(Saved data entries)
• • • • • • •

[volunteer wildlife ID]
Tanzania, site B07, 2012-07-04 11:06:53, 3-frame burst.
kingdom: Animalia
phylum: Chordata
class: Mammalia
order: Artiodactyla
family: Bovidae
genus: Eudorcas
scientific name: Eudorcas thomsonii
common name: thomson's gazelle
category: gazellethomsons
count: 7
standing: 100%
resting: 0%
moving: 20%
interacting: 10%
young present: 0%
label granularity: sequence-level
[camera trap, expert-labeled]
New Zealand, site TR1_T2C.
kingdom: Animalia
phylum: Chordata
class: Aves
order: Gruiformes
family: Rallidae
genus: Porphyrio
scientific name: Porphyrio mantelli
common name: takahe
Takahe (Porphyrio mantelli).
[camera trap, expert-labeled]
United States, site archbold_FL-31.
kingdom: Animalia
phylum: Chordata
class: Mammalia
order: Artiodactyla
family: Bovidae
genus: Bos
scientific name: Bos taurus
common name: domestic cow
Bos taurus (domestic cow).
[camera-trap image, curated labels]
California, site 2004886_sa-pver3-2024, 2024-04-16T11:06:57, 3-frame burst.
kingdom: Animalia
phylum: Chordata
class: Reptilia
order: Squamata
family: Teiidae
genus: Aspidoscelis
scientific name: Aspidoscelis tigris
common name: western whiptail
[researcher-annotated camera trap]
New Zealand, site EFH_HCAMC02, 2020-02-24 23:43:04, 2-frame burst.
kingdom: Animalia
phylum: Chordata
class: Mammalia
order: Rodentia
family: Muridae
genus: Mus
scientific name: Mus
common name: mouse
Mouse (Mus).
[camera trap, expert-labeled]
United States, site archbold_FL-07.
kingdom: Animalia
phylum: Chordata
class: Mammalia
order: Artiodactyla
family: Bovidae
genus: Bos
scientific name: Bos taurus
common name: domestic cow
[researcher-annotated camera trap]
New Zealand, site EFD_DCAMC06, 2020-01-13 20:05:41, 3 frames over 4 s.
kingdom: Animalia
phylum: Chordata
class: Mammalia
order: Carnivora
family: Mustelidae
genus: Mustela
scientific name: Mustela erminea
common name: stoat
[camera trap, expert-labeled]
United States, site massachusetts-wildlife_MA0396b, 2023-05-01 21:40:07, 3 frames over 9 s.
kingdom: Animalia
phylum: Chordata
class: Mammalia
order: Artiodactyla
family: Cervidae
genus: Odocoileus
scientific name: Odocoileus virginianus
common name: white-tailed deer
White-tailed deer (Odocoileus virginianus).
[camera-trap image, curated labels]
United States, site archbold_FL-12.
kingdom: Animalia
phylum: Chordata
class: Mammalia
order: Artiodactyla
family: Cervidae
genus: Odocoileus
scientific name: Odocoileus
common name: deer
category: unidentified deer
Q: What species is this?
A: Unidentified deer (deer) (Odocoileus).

• • • • • • •

### What you should do
Each entry shown above should be transcribed exactly as written.

### Response to this task
[volunteer wildlife ID]
Tanzania, site B07, 2012-07-04 11:06:53, 3-frame burst.
kingdom: Animalia
phylum: Chordata
class: Mammalia
order: Artiodactyla
family: Bovidae
genus: Eudorcas
scientific name: Eudorcas thomsonii
common name: thomson's gazelle
category: gazellethomsons
count: 7
standing: 100%
resting: 0%
moving: 20%
interacting: 10%
young present: 0%
label granularity: sequence-level
[camera trap, expert-labeled]
New Zealand, site TR1_T2C.
kingdom: Animalia
phylum: Chordata
class: Aves
order: Gruiformes
family: Rallidae
genus: Porphyrio
scientific name: Porphyrio mantelli
common name: takahe
Takahe (Porphyrio mantelli).
[camera trap, expert-labeled]
United States, site archbold_FL-31.
kingdom: Animalia
phylum: Chordata
class: Mammalia
order: Artiodactyla
family: Bovidae
genus: Bos
scientific name: Bos taurus
common name: domestic cow
Bos taurus (domestic cow).
[camera-trap image, curated labels]
California, site 2004886_sa-pver3-2024, 2024-04-16T11:06:57, 3-frame burst.
kingdom: Animalia
phylum: Chordata
class: Reptilia
order: Squamata
family: Teiidae
genus: Aspidoscelis
scientific name: Aspidoscelis tigris
common name: western whiptail
[researcher-annotated camera trap]
New Zealand, site EFH_HCAMC02, 2020-02-24 23:43:04, 2-frame burst.
kingdom: Animalia
phylum: Chordata
class: Mammalia
order: Rodentia
family: Muridae
genus: Mus
scientific name: Mus
common name: mouse
Mouse (Mus).
[camera trap, expert-labeled]
United States, site archbold_FL-07.
kingdom: Animalia
phylum: Chordata
class: Mammalia
order: Artiodactyla
family: Bovidae
genus: Bos
scientific name: Bos taurus
common name: domestic cow
[researcher-annotated camera trap]
New Zealand, site EFD_DCAMC06, 2020-01-13 20:05:41, 3 frames over 4 s.
kingdom: Animalia
phylum: Chordata
class: Mammalia
order: Carnivora
family: Mustelidae
genus: Mustela
scientific name: Mustela erminea
common name: stoat
[camera trap, expert-labeled]
United States, site massachusetts-wildlife_MA0396b, 2023-05-01 21:40:07, 3 frames over 9 s.
kingdom: Animalia
phylum: Chordata
class: Mammalia
order: Artiodactyla
family: Cervidae
genus: Odocoileus
scientific name: Odocoileus virginianus
common name: white-tailed deer
White-tailed deer (Odocoileus virginianus).
[camera-trap image, curated labels]
United States, site archbold_FL-12.
kingdom: Animalia
phylum: Chordata
class: Mammalia
order: Artiodactyla
family: Cervidae
genus: Odocoileus
scientific name: Odocoileus
common name: deer
category: unidentified deer
Q: What species is this?
A: Unidentified deer (deer) (Odocoileus).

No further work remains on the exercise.